(Data items)
::::::::::
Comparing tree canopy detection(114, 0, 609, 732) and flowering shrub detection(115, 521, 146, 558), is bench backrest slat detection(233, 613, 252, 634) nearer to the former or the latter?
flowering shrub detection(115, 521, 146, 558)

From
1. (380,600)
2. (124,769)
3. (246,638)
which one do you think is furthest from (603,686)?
::::::::::
→ **Work to do**:
Convert the data items above into a Markdown table with the columns "No." and "Line," numbering each row and omitting the blank lines.

→ **Answer**:
| No. | Line |
|---|---|
| 1 | Comparing tree canopy detection(114, 0, 609, 732) and flowering shrub detection(115, 521, 146, 558), is bench backrest slat detection(233, 613, 252, 634) nearer to the former or the latter? |
| 2 | flowering shrub detection(115, 521, 146, 558) |
| 3 | From |
| 4 | 1. (380,600) |
| 5 | 2. (124,769) |
| 6 | 3. (246,638) |
| 7 | which one do you think is furthest from (603,686)? |